*EXCERTO DA PÁGINA*
La Vida Loca de L.A.E
































































Não. Ricky Martin não tomou conta do blog (conseguisse ele articular mais do que um refrão Pop). Nem é L.A.E vai sair do armário. Até porque não há armário de onde se possa sair, quando já é certo e sabido que ler este blog é uma pura perda de tempo. Contas feitas desde o primeiro post.

A Vida Loca é apenas um sound bite para um memorável sábado e correspondente jantar. O primeiro jantar digno de esse nome do ponto de vista estrutural, conceptual e criativo. É com enorme pesar que L.A.E se apercebe que esteve quase dois meses sem elevar o nível da sua cozinha. Mantendo-se, confortavelmente, num patamar Bistro, sempre bem executado, mas menos estruturante e criativo.

O conceito Bistro é um pouco como os subsídios. Existem para, supostamente, criar competitividade, mas no fim das contas criam dependência e não crescimento. Um Bistro é simpático, mas não empolga. Mata a fome, mas não cria a vontade de comer. Ao contrário, tudo o que é estruturante e “desenvolvível” cria a necessidade de.

Como L.A.E consegue fazer uma moção estratégica num parágrafo é tão curioso, como a lágrima de sangue que escorre sobre a estátua de Cristo, numa igreja qualquer. Não acreditando em coincidências, só posso acreditar que existe uma relação directamente proporcional entre elevar o jogo na cozinha e a actividade cerebral.

Sim é verdade. Há horas em que L.A.E se sente muito perdido. Vejamos: uma casa repleta de ingredientes frescos, onde quase tudo pode acontecer, torna-se complicado fechar uma ementa, um alinhamento. A exigência de raciocínio e critério obrigar a puxar pela cabeça. Chega a doer. Mas como qualquer atleta, ultrapassada a barreira da dor, atingem-se os grandes feitos.

Longe de L.A.E pensar que foi um grande feito. Foram 14 horas de ponta a ponta, empenhei-me ao máximo, em todos os aspectos. A minha mãe não provou, mas tenho a certeza que concorda que sou o maior. O maior do mundo, na área do meu bairro, mas só na minha rua, sem contar com a vizinha do lado de cima, que cozinha que se farta, e só aos Sábados, em dias impares, e que por uma remoto acaso, L.A.E esteja a cozinhar.

*LINHAS LISTADAS*
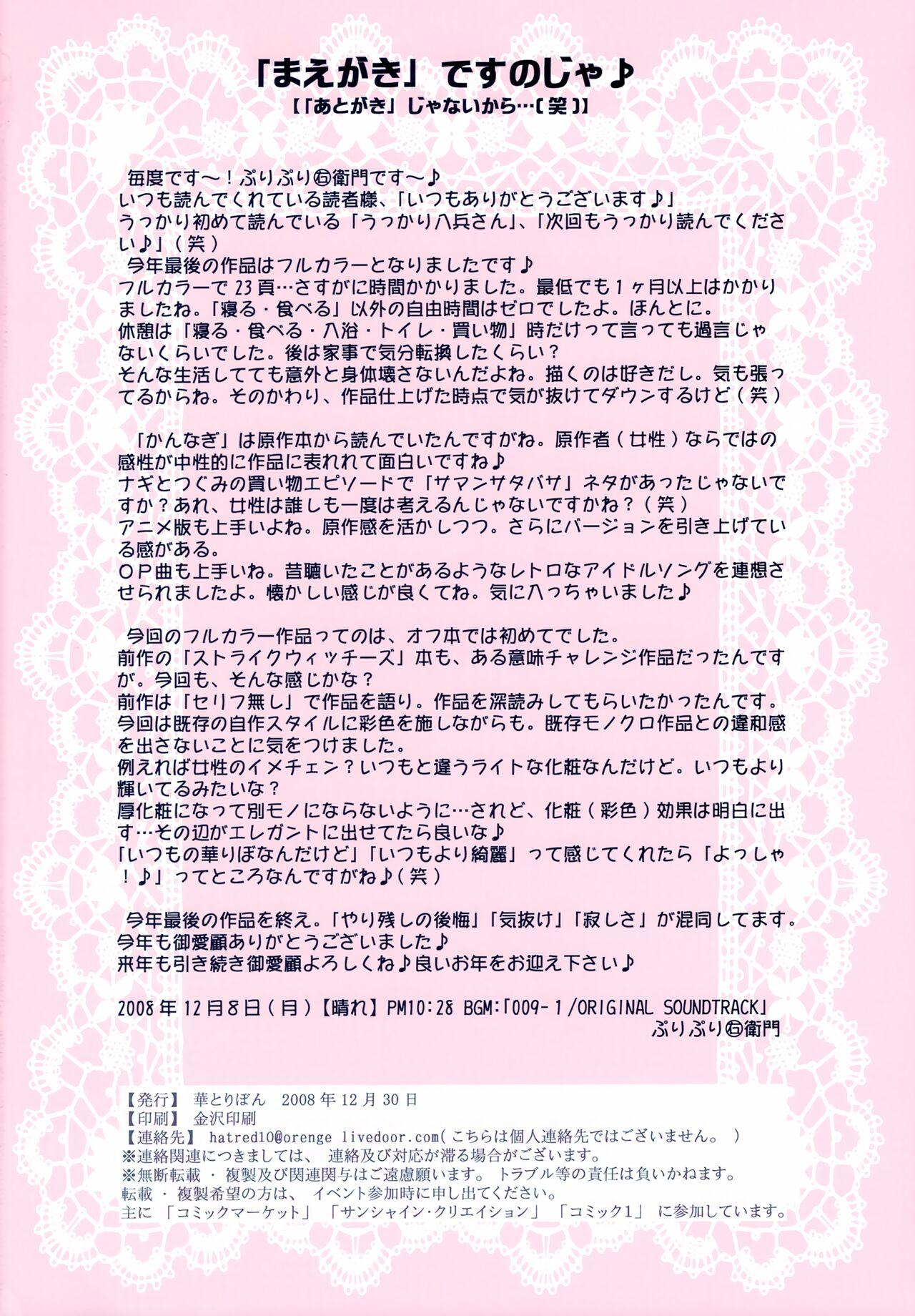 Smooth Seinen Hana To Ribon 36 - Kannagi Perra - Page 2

...

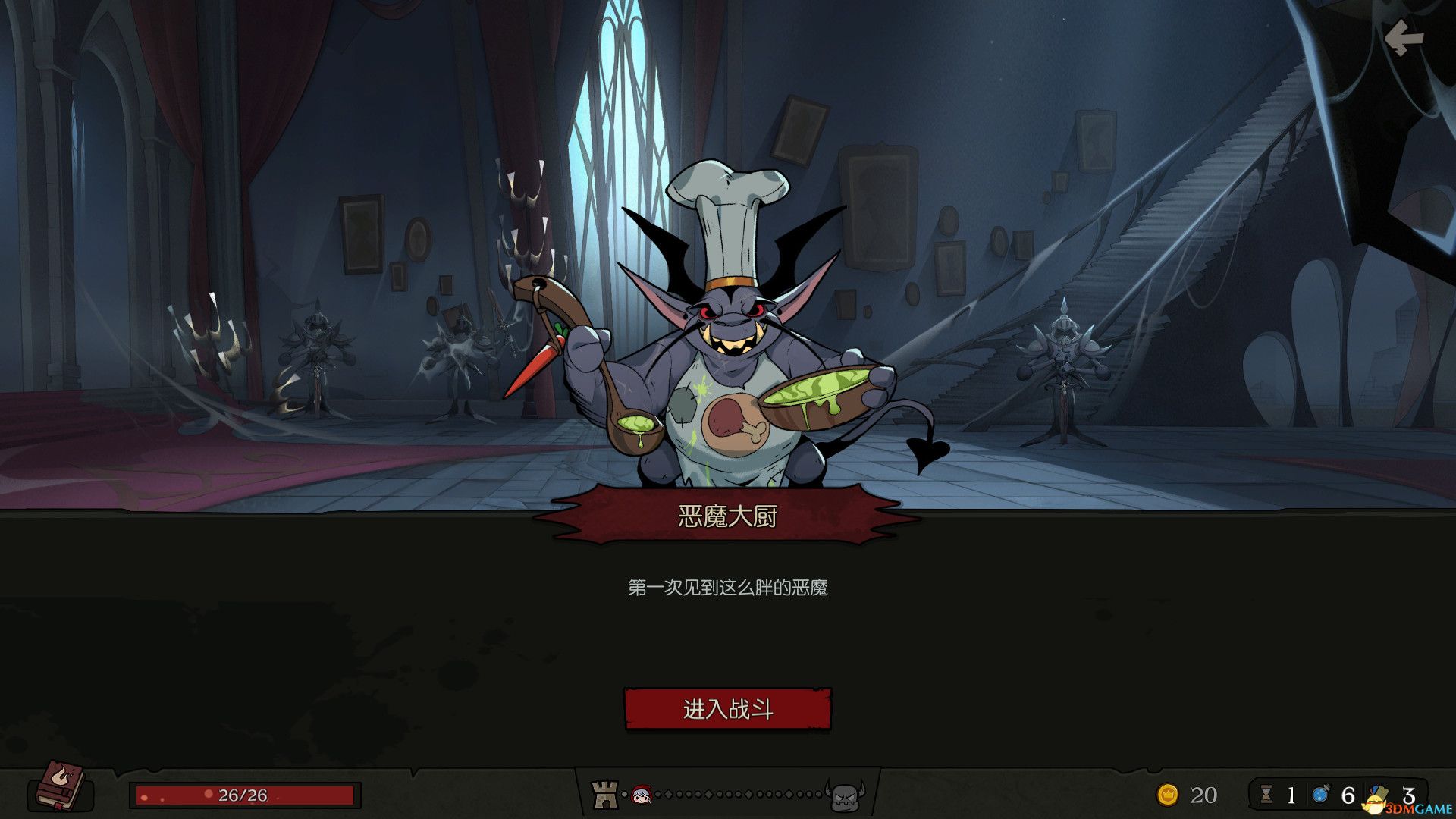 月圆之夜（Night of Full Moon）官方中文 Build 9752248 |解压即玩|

--

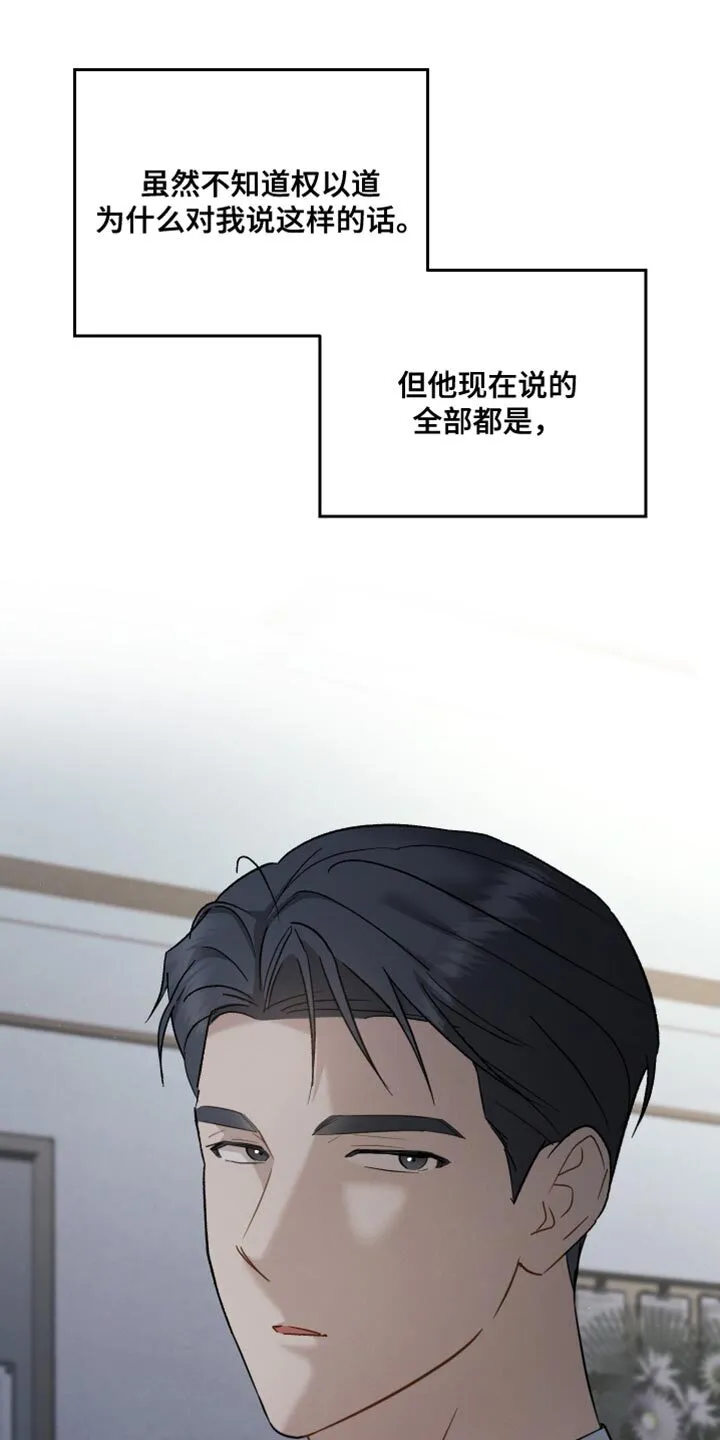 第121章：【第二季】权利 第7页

*INSTRUÇÃO DA TAREFA A*
No texto do blog sobre o jantar, quantas horas durou o trabalho, de ponta a ponta?
*INSTRUÇÃO DA TAREFA B*
Reproduza o trecho do texto do blog sobre o jantar que vai de "Sim é verdade." até "esteja a cozinhar.".
*INSTRUÇÃO DA TAREFA C*
Prossiga com o texto do blog sobre o jantar a partir do ponto em que termina.

*RESULTADO DO EXERCÍCIO A*
14 horas.

*RESULTADO DO EXERCÍCIO B*
Sim é verdade. Há horas em que L.A.E se sente muito perdido. Vejamos: uma casa repleta de ingredientes frescos, onde quase tudo pode acontecer, torna-se complicado fechar uma ementa, um alinhamento. A exigência de raciocínio e critério obrigar a puxar pela cabeça. Chega a doer. Mas como qualquer atleta, ultrapassada a barreira da dor, atingem-se os grandes feitos.

Longe de L.A.E pensar que foi um grande feito. Foram 14 horas de ponta a ponta, empenhei-me ao máximo, em todos os aspectos. A minha mãe não provou, mas tenho a certeza que concorda que sou o maior. O maior do mundo, na área do meu bairro, mas só na minha rua, sem contar com a vizinha do lado de cima, que cozinha que se farta, e só aos Sábados, em dias impares, e que por uma remoto acaso, L.A.E esteja a cozinhar.

*RESULTADO DO EXERCÍCIO C*
Da praça vieram legumes frescos e fruta, mas a novidade do dia foram os cavacos vivos. Uma espécie de lagosta, mas em bom. Amigos, o céu fica mais perto da terra quando se trinca um cavaco fresco, cozinhado no ponto. Faço nota que perguntei ao, experiente, homem dos cavacos quanto tempo se deveria cozer o animal. Ele disse: 20 minutos. Mentira. Não façam isso.

Provado está que os sabe apanhar, mas talvez não os esteja a degustar na perfeição sublime de fazer assim: Água com flor de sal. Colher de chá por litro. Ferve, mas ferve mesmo bem. Bicho vivo, virado com a cabeça para baixo dentro da panela. Qual movimento de ballet, largas e afastas a mão de modo a que o respingar água a ferver não te atinja. Pese embora que a queimadura, de certeza bem merecida, dói que se farta. A evitar.

Quando voltar a ferver, que é pouco depois, marcas 13 minutos, por um cavaco de 500 gr, que é o peso médio do animal. Tiras do lume, com precisão suíça. Gelo e água fria. L.A.E exige um arrefecimento global rápido. Já! Estica a cauda, faca penetra, longitudinalmente logo abaixo da carapaça, separando o lombo em dois.

O processo, ao todo, deve demorar os tais vinte minutos, se a água entrar quente na panela, ao invés de fria.

L.A.E fez duas saídas. 1. Meio lombo em salada, com molho holandês. 2. Meio lombo sobre risotto de tomate, com caldo do próprio cavaco. Partes integrantes da seguinte ementa:

1. Amuse de Bouche: Cachimbo de morcela, queijo da serra e amêndoa torrada.

2. Salada 1. Alface Red Oak, Rúcula, vinagrete de sumo de pêra, e presunto 5J, com bocadinhos de pêra, passados na frigideira com um pouco de manteiga.

3. Caldo de Soja, com Salmão marcado na chapa, sobre mega crouton.

4. Salada 2. Alface Mignonette, molho Holandês e o dito cavaco, carinhosamente apelidado Aníbal Silva. (Facto: Um cavaco aguenta quase um dia fora de água sem morrer. Vá criatura resistente. Diz muito dos Açores).

5. Risotto de Cavaco. Supra descrito. L.A.E é egoísta. Não partilho sequer a vã tentativa de descrever a qualidade deste prato, que em restaurante só seria rentável cobrar acima dos 40 euros.

6. Chili Tártaro. Um conceito brilhante, excepcionalmente executado. Dizem os que provaram. L.A.E acha-se um palhaço, e por aqui ficamos. Mas gostei de comer, e gostei do conceito de um chili crú, sobre base de puré de feijão preto, e gema de ovo “on the top”. Devorado em praça pública.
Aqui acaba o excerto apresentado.